Siostry zaangażowały się czynnie w życie swojego miasta w 2008 roku, kiedy zaczęto mówić o tym, że burmistrz Lubartowa Jerzy Zwoliński wpadł na pomysł, aby sprzedać deweloperowi miejski plac.

- Żeby to zrobić, musiał najpierw usunąć z niego pomnik. Zwróciłyśmy się więc do konserwatora zabytków, a ten zapytał burmistrza, gdzie go przeniósł. My widziałyśmy, jak był burzony. Dzięki nadaniu sprawie biegu mogłyśmy wystąpić o udostępnienie informacji na temat przeznaczenia placu.
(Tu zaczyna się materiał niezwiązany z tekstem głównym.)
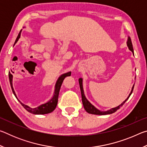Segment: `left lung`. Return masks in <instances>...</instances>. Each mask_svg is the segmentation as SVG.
<instances>
[{
	"label": "left lung",
	"instance_id": "obj_1",
	"mask_svg": "<svg viewBox=\"0 0 147 147\" xmlns=\"http://www.w3.org/2000/svg\"><path fill=\"white\" fill-rule=\"evenodd\" d=\"M127 45L129 49H130L134 54V49H133V47H132V43H131V39L130 37H128V41H127ZM78 81H79L80 88V91H81V94H82V103H83V105L84 107V109H85V110L88 113H91V114H94V115H108V114H111L114 112H115V111L117 110V109L120 108L121 106H123V104L125 103V102L128 100L129 97H130L131 94L132 93L134 87V85L132 87V89H131V93H130V94H129L128 98H126L123 103L120 104V105L118 106L117 107H115V108H111V109H109V110L106 111H100V110H98V109H96L94 106L92 105V104L86 99L85 95H84V93L83 86H82V79L81 78H79Z\"/></svg>",
	"mask_w": 147,
	"mask_h": 147
}]
</instances>
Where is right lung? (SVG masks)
Returning <instances> with one entry per match:
<instances>
[{"instance_id":"add662e5","label":"right lung","mask_w":147,"mask_h":147,"mask_svg":"<svg viewBox=\"0 0 147 147\" xmlns=\"http://www.w3.org/2000/svg\"><path fill=\"white\" fill-rule=\"evenodd\" d=\"M21 30L20 31V32L19 33L18 36H17L16 40L15 41L14 45L17 43V41H18L19 39L20 38V36H21ZM71 72H69V73L63 74L62 75H61L59 77V78L58 79V80H57L56 86H55V90H54V94L53 97L52 98L49 102H47V103L41 104V105L37 107V108H30V107H29L28 106L25 105V104H23L19 100V102L21 104V105L23 106L24 108L28 111V112L31 113L36 114V115H43V114L51 113L52 111H53L54 109H55L56 107L57 106V104H58L59 90H60L61 86L62 84V82H63V80L65 79V77L68 76H71ZM9 82H10L12 91H13L15 96L17 98L16 94L15 93L14 89L13 88V85H12V79H13V76H12V74L11 73L9 74Z\"/></svg>"}]
</instances>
Byłyśmy wraz z innymi mieszkańcami Lubartowa przekonywane, że plac musi zostać zabudowany. Jednak z pozyskanych dokumentów wyniknęło, że wcale tak nie jest - opowiada Anna.

Lubartów, plac Piłsudskiego
Lubartów, plac Piłsudskiego
Źródło: Dzień Dobry TVN, prod. TVN, 2017

"Czy jesteś za sprzedażą placu?"

Po ujawnieniu dokumentów w sprawie placu siostry zaproponowały magistratowi przeprowadzenie konsultacji społecznych. Burmistrz i jego ludzie nie chcieli tego robić, czym zaszkodzili swoim planom sprzedażowym. Siostry powołały Stowarzyszenie Miasto Obywatelskie Lubartów.

Styczeń 2010 roku był w Lubartowie wyjątkowo mroźny. Na zdjęciach z miasta widać całe chodniki zasypane grubą warstwą śniegu. Wąskie, wydeptane ścieżki wyznaczały szlak tym, którzy nie chcieli brodzić w nim po kolana. W niewielkim mieście podczas surowej zimy najczęstszym miejscem docelowym staje się sklep spożywczy. To właśnie sklepy pomogły siostrom w ich walce o losy miejskiego placu. Mimo mrozu kobiety przez wiele dni zbierały podpisy pod wnioskiem o lokalne referendum w sprawie sprzedaży działki. Właściciele lokali pozwalali im wywieszać w witrynach ogłoszenia o inicjatywie. Ich pracownicy pozwalali się ogrzać i częstowali napojami.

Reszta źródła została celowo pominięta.